La confirmation du retour de l’ancien président de l’OM à Marseille a fait le tour de la sphère politique locale, très agitée sur le sujet depuis quelques semaines. Le député PS et maire de secteur Patrick Mennucci était, mercredi, en Algérie avec la délégation officielle française et Arnaud Montebourg, ministre du redressement productif : "Montebourg a passé l’après-midi à essayer d’empêcher l’affaire mais il n’a pas réussi..." assurait l’élu marseillais en début de nuit.

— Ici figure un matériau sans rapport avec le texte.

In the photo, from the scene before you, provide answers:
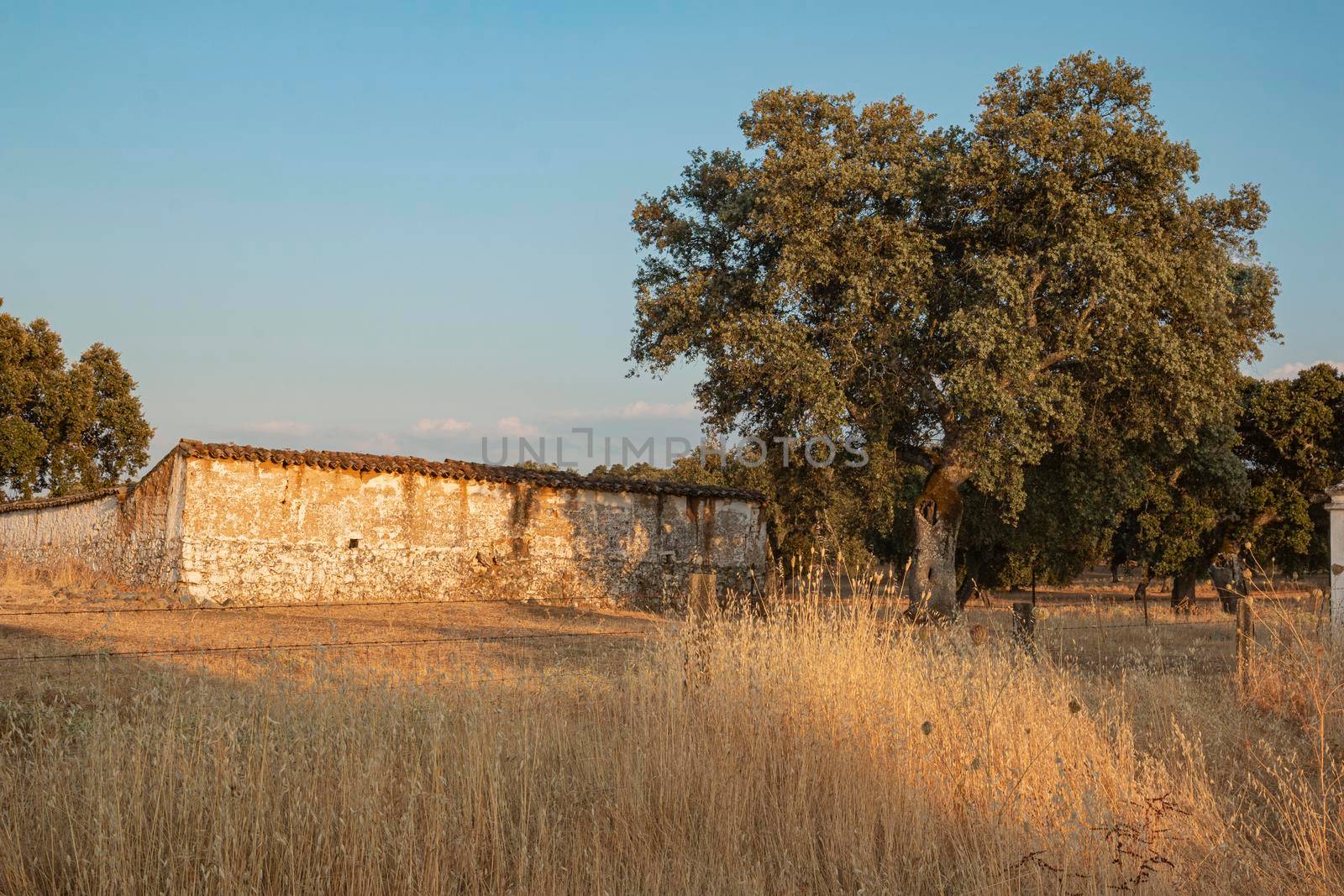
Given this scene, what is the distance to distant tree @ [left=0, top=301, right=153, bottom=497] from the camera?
35656 mm

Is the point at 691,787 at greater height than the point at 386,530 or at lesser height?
lesser

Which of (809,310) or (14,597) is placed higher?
(809,310)

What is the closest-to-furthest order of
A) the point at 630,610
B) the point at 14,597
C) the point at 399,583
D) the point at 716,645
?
the point at 716,645 → the point at 14,597 → the point at 399,583 → the point at 630,610

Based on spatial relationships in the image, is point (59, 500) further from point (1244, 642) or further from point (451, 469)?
point (1244, 642)

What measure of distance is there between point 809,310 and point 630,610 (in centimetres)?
985

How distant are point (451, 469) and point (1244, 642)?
1844 cm

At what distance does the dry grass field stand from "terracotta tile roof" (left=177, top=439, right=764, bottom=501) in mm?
14881

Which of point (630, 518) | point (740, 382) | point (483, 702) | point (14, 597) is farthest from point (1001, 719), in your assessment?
point (630, 518)

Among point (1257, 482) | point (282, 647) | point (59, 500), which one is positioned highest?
point (1257, 482)

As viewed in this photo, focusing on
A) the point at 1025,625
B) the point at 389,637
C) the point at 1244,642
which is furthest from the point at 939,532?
the point at 389,637

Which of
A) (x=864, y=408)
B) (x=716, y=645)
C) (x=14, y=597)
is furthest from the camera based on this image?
(x=864, y=408)

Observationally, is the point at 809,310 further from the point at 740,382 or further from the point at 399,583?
the point at 399,583

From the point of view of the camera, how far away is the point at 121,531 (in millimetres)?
23891

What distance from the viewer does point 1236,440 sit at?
26.2m
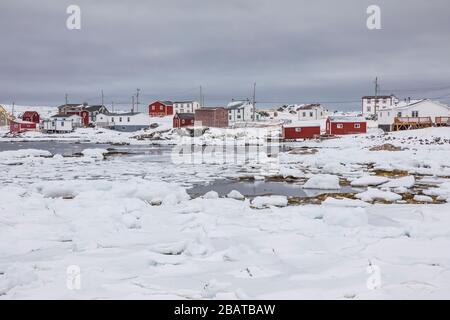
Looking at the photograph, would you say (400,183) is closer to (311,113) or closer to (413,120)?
(413,120)

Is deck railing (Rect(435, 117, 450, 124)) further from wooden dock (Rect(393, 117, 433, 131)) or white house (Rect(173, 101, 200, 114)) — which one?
white house (Rect(173, 101, 200, 114))

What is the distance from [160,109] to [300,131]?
A: 170ft

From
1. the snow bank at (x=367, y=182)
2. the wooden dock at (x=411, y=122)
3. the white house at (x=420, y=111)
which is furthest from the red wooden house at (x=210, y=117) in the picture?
the snow bank at (x=367, y=182)

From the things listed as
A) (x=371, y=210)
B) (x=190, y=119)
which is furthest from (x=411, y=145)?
(x=190, y=119)

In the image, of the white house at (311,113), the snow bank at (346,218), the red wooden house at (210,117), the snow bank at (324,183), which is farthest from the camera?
the white house at (311,113)

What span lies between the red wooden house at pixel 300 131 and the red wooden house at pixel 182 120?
29236 millimetres

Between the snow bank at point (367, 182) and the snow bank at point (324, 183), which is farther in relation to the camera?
the snow bank at point (367, 182)

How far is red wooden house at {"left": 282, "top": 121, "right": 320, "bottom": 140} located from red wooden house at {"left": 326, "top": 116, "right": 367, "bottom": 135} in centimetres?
302

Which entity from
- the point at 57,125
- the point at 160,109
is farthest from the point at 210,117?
the point at 57,125

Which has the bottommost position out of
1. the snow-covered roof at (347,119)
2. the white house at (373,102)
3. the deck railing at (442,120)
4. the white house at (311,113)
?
the deck railing at (442,120)

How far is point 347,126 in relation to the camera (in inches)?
2307

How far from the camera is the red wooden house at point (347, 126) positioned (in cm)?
5803

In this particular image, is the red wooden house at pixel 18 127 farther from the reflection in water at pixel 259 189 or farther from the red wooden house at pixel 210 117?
the reflection in water at pixel 259 189
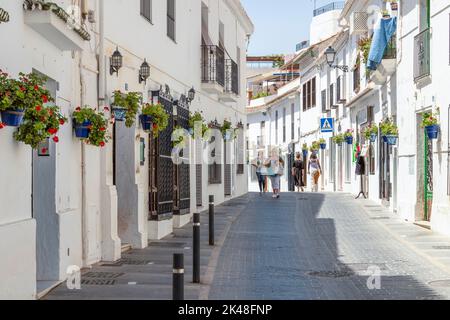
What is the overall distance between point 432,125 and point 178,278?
425 inches

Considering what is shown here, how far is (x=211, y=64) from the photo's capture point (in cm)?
2219

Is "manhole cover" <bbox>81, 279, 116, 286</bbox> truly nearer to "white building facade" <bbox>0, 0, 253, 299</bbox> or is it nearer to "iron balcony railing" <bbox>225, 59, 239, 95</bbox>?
"white building facade" <bbox>0, 0, 253, 299</bbox>

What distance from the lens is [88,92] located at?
39.7ft

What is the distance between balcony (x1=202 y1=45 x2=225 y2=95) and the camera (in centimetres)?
2183

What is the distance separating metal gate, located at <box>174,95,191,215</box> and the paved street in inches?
23.5

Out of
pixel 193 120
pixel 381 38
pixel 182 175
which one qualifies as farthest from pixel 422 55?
pixel 182 175

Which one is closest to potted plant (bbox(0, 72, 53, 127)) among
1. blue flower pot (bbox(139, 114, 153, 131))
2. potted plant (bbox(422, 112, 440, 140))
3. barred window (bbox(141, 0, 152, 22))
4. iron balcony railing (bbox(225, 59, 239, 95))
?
blue flower pot (bbox(139, 114, 153, 131))

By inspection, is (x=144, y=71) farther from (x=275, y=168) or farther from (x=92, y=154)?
(x=275, y=168)

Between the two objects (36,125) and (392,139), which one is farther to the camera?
(392,139)

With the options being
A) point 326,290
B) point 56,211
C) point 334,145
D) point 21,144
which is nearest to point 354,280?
point 326,290

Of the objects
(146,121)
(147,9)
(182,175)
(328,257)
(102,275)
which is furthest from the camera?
(182,175)

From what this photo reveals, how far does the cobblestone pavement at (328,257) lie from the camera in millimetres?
10133

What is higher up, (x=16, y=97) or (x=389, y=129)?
(x=389, y=129)

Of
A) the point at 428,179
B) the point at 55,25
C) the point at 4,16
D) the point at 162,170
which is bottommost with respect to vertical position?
the point at 428,179
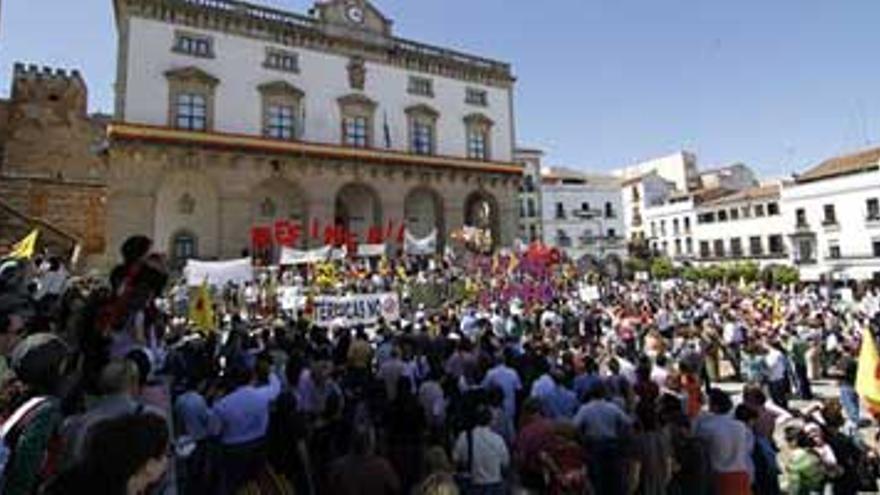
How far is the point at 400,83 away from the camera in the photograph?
38.6m

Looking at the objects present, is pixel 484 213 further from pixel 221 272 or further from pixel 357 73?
pixel 221 272

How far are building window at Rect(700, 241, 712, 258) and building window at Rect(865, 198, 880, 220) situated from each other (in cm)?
1496

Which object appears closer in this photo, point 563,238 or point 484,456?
point 484,456

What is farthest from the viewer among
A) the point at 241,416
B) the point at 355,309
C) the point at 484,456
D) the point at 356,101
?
the point at 356,101

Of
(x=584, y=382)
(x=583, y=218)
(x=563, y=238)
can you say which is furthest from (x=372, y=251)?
(x=583, y=218)

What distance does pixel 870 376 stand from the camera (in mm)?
7617

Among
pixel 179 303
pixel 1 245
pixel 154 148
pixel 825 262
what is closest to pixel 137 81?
pixel 154 148

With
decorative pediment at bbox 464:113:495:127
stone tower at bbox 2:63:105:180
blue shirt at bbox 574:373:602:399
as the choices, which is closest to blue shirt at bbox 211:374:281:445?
blue shirt at bbox 574:373:602:399

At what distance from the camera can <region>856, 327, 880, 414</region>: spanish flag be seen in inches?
297

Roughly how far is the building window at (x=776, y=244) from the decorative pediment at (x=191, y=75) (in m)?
45.9

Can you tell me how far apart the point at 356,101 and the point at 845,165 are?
3802 centimetres

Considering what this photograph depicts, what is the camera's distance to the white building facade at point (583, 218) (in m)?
60.2

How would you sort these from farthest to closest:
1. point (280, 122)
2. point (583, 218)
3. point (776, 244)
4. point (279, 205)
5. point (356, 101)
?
point (583, 218)
point (776, 244)
point (356, 101)
point (280, 122)
point (279, 205)

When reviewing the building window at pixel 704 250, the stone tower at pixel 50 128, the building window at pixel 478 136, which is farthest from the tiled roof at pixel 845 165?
the stone tower at pixel 50 128
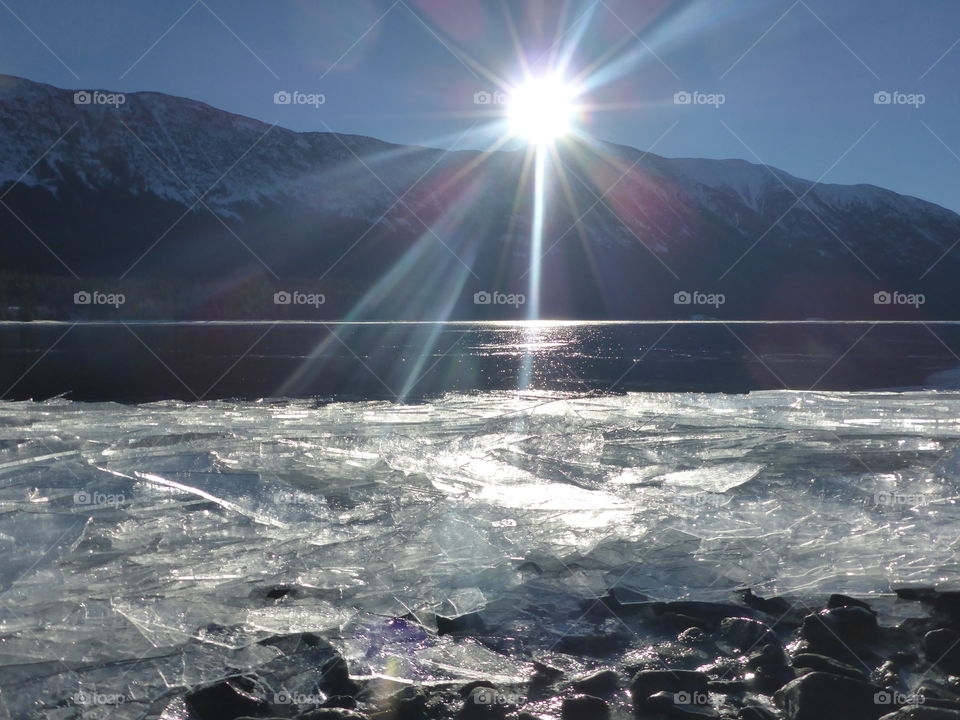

Ce que dément l’équipe du ministre. "C’est une très mauvaise nouvelle pour la démocratie à Marseille. On sait tous que M. Tapie va faire de La Provence un journal de combat acquis à sa cause politique. C’est grave. Cette ville aujourd’hui, a besoin de clarté, de transparence, d’avancée positive... Je le dis et je l’assume : je m’opposerai à lui", poursuit M. Mennucci.

Le retour potentiel de l’ancien député radical de gauche a aussi entraîné la réaction immédiate du député UMP et maire de secteur Guy Teissier, l’un de ses plus rudes rivaux électoraux au début des années 1990 : "Je comprends l’inquiétude du personnel de La Provence et je la partage, d’autant que nous ne connaissons ni le projet économique ni les conditions sociales qui sous-tendent cette reprise. Je connais suffisamment M. Tapie pour savoir que rien n’est innocent chez lui. Même s’il venait à caresser quelques espoirs politiques pour 2014, je crois que Marseille a changé sociologiquement et qu’il n’a plus de réseaux."

"TOUT LE MONDE NOUS A LÂCHÉS"

"S’il revient en politique, c’est un problème qui concerne la droite et uniquement la droite, car ça fait longtemps que M. Tapie n’est plus à gauche", répète, pour sa part, le président PS de Marseille-Provence Métropole, Eugène Caselli, qui lorgne discrètement sur la mairie de Marseille. "Je serai très vigilant sur l’emploi et l’indépendance des journalistes de La Provence, car je sais que Bernard Tapie n’a jamais eu d’état d’âme."

Face à ces déclarations, certains salariés du journal grondent : "Les politiques ont beaucoup crié au loup, mais qui a tenté de favoriser un autre dossier de reprise industrielle ? Qui a fait le tour des investisseurs potentiels ? Et du côté du monde économique local ? Ils aiment beaucoup se voir dans le journal, mais aucun n’a bougé. Tout le monde nous a lâchés alors que cette entreprise est saine, possède des rotatives neuves, une rédaction qui bosse et n’est plombée que par une chose : la dette du groupe GHM."

Jeudi, Philippe Hersant et Bernard Tapie sont annoncés à Nice le matin et à Marseille à partir de 15 heures pour rencontrer les responsables des journaux du groupe GHM. Feront-ils le détour par la rédaction de La Provence ? En début d’après-midi, le SNJ a prévu de tenir une réunion "pour informer et noter les questions des membres de la rédaction". En espérant pouvoir les poser, le jour même, à l’ancien et au nouveau patron, désormais associés.